2017年11月14日火曜日

中国経済が実は最盛期を過ぎていたら....緊張がさらに高まる、軍事行動が要注意となる



中国人は中国は大国なので世界秩序を中国の都合よい形に変え、国境線も変えてよいと考えているようです。その背後にさんざん中国経済の興隆ぶりを吹き込まれていることがあるのですね。しかし、その経済の実態があきらかになったらどうなるでしょう。ソ連もかつては米国に次ぎ世界二位の経済規模と自慢していましたが実態経済がフランス並みと分かって大恥をさらしましたね。かくいう日本もこのままなら米国を抜くと過信していた時代があったのですが...安全保障ではこれからが大変ですね。逆に言えばこれからを乗りきれば中国の脅威は減少するのでしょうかね。


The World Needs to Prepare for ‘Peaked China’

世界は「最盛期をすぎた中国」に備える必要がある

Bad economics = China won’t be a superpower.

経済悪化で中国は超大国になれない




トランプ大統領がアジア各国を訪ね北朝鮮対策へ支援を訴える中、もっと大きな課題を見過ごしていないか。国際政治の在り方を一変しかねない課題だ。アジア最大の課題は核武装した北朝鮮ではなく中華人民共和国の成長余地がなくなっていることであり、事実上中国の最盛期はすぎたといってよい。ここから生まれる結果は深刻でアジア太平洋に限らずグローバル政治構造のとらえ方そのものを一変させるものがある。
  • 筆者はこのような主張をかつては一蹴していたものである。十数億人の人口を抱える中国政府が貧困を脱却しGDPで米国に次ぐ第二位の規模を実現し、軍事力増強は地域大よりグローバル規模の地位を目指す中国の指向のあらわれである。見出しでは大国の域を脱し米国と入れ替わり世界の覇権をめざすのは中国の宿命だ....
  • だがこうした通念は間違っている。高成長が終わった中国では経済発展は難易度が高くなっており、米軍に対抗できるグローバル軍事超大国になるための投入資源がなくなる日が来る。あらゆる意味で中国の最盛期は終わっているのだ。
嘘と債務まみれの中国経済に人口構造の課題が加わる
  • これまでの中国は高度経済成長の恩恵を享受しており、今も高成長は可能と主張しているが中国の経済状況は統計が示す好況とは異なる。
参考 中国関係者が経済統計ねつ造を認める Forutne 2015年記事
  • まず経済学者が中国のいう6パーセント超成長は虚偽と主張している。一部には実態は2パーセント程度ではないかというものもある。そのひとりは「中国の経済成長は大部分が虚偽だ。北京政府が帳簿をいつから改ざんし始めたのかは明らかではないが、私自身含むエコノミスト多数は実態は2から3パーセントと見ている」と語ってくれた。さらに「中国の経済成長戦略の基礎は安い労働力を使い工場から消費財を出荷することで世界有数の安い製造拠点となることだった。だが給与水準が上がり、そんな工場で働こうという労働力が減っている中で従来の経済モデルでは中国は経済超大国になれない。中国経済は方向性が見えにくい状況になっている」

§ 提供データ:
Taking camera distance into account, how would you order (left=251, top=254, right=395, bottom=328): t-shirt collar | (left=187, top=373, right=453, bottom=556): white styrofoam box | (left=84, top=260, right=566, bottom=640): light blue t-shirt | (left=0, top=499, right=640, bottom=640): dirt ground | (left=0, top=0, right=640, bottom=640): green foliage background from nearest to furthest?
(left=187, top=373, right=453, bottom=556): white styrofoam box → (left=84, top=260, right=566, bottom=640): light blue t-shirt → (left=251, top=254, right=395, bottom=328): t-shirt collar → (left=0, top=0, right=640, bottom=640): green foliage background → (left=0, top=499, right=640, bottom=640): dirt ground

§ 記述課題:
中国経済についての文章を、最後の一文の後から書き継ぐこと。 データはこの作業には一切かかわらない。

§ 解答例:
  • さらに債務問題がある。巨額債務だ。中国は西側世界を襲った2008年経済危機の影響を受けず高成長を続け、特に地方政府が借り入れで支出を増やした。資金を道路、橋脚、空港、高速鉄道等に使い、大部分は実質的な意味のない無駄な支出で経済規模拡大にのみ裨益し、今や中国の借り越し総額はGDP比260パーセント規模になっている。ここまで高いためムーディーズも中国国債格付けを下げており、米国の座を奪おうという国に似つかわしくない。
  • これからさらに悪化する。中国の巨大人口で高齢化が進む。出生率は極めて低く、1.2にすぎない。人口維持に必要な2.1でより相当低い。この原因が人口増を抑制すべく導入した一人っ子政策であるのは明らかだ。このため中国の高齢化は世界最高速で進む。中国のインターネット加入者数や携帯電話利用者数の成長率が話題になるが、間もなく新しい統計として数千億ドル規模の介護高齢者向け市場が加わる。ただしこの支出は経済成長には貢献せず国力の涵養にも役立たない。60歳以上人口が3憶人と米国の総人口程度になる2030年には規模はもっと大きくなるかもしれない。
経済悪化で中国は超大国になれない
  • 高度経済成長が鈍化し終了するとこれからの世界秩序内での中国の位置は再考を迫られるだろう。
  • 債務問題と人口構で経済成長が抑制されるとしたら現在の大幅な軍拡も減速を迫られるはずだ。
  • 中国が兵力投射能力の整備が不可能になる事態に直面するとは考えにくい。中国は空母打撃群4ないし6、長距離爆撃機、大規模遠征部隊の輸送能力を必要とするが、全部入れると数千億ドル以上になるだろう。ここに国外基地を加えれば規模はさらに膨らみ中国の負担能力を容易に超えてしまう。
「最盛期を過ぎた」中国への対処:国家主義の問題  
  • 西側特に米国の戦略思考家が中国経済が「最盛期を通り過ぎた」ことにまだ気づいていない可能性がある一方で、中国は米国や西側諸国と緊張を高めるコースを選択する可能性がる。
  • また中国は遠隔地どころか近隣諸国でさえ支配できる経済力がない可能性があるとはいえ、東アジア安全保障の構造で中国が南シナ海、台湾、東シナ海で自らの主張を弱めることはないはずで米国等との緊張はさらに増すだろう。
  • 中国共産党による一党独裁統治の根拠は高成長により生活水準を引き上げ社会の進展を実現することだ。だが中国国民の間に自由や権利を制約する中央専制体制が代償として「支払う」内容が負担に見合わないと受け止める向きが増えたらどうなるか。
  • 中国指導部が強硬な愛国主義を提唱し国民の怒りのはけ口として中国の地政学上の対抗勢力をとりあげたらどうなるか。(すでにこうなっているとの見方もある)このシナリオでは共産党は米国、日本、その他中国が面倒とみなす国へ非難を強め、むき出しの力で地域制圧に乗り出すことで国内統治の根拠を国民に示そうとするだろう。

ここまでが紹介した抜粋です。